-- What is being asked --
Please make an exact transcription of the records, keeping the pictures out of it.

- - -

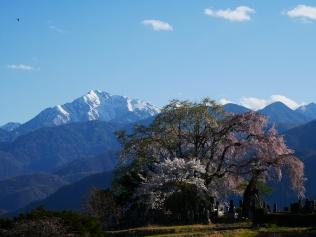 田端の枝垂桜2017_24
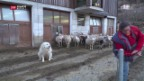 Video «Kritik am Tessiner Herdenschutz» abspielen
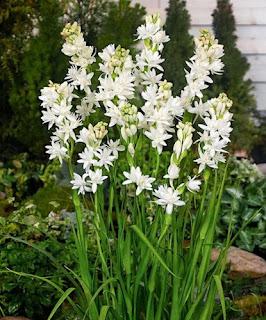 bunga-sedap-malam-surabaya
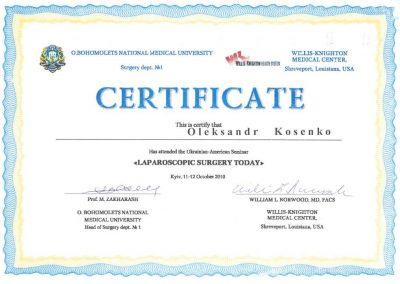 Сертификат Александра Косенко. Лапароскопические технологиии сегодня 2010 год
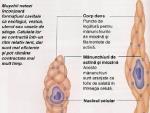 Muschii involuntari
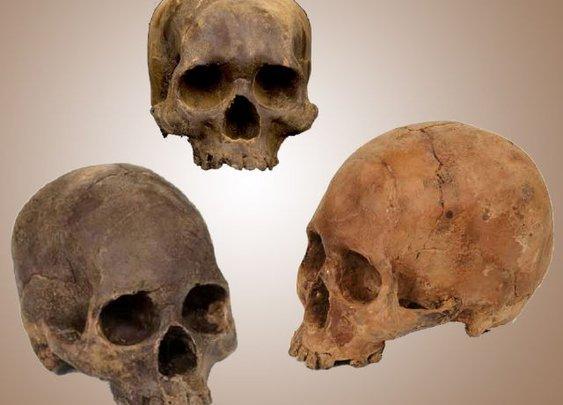 Human Skull Chocolates - DudeIWantThat.com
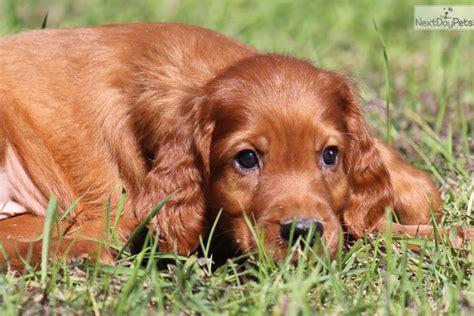 irish setter dogs for sale irish setter puppy for sale near grand rapids michigan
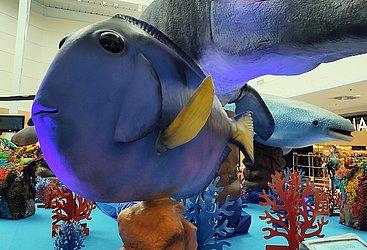 Dory gigante é um dos peixes queridinhos da exposição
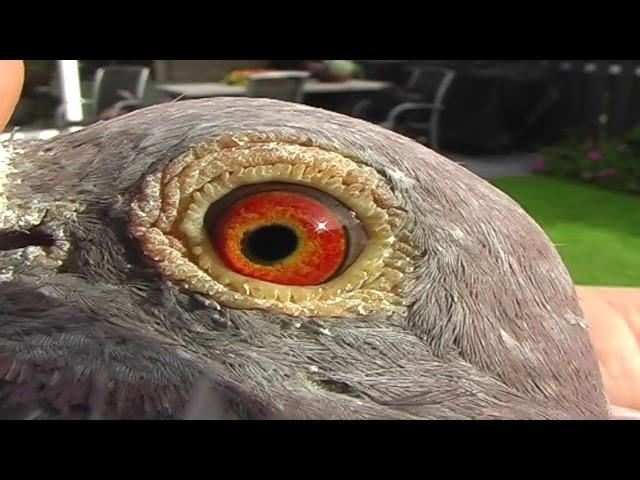 VERWEIJ DE HAAN ENG  2017 Extreme longdistance pigeon Holland.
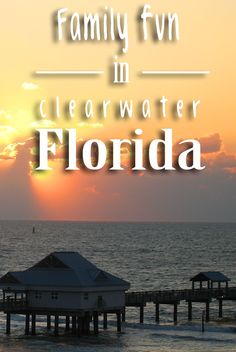 There is so much for families to do in Clearwater, Florida. Make the oasis your next vacation destination!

- - -

-- Output of the task --
 田端の枝垂桜2017_24
 Video «Kritik am Tessiner Herdenschutz» abspielen
 bunga-sedap-malam-surabaya
 Сертификат Александра Косенко. Лапароскопические технологиии сегодня 2010 год
 Muschii involuntari
 Human Skull Chocolates - DudeIWantThat.com
 irish setter dogs for sale irish setter puppy for sale near grand rapids michigan
 Dory gigante é um dos peixes queridinhos da exposição
 VERWEIJ DE HAAN ENG  2017 Extreme longdistance pigeon Holland.
 There is so much for families to do in Clearwater, Florida. Make the oasis your next vacation destination!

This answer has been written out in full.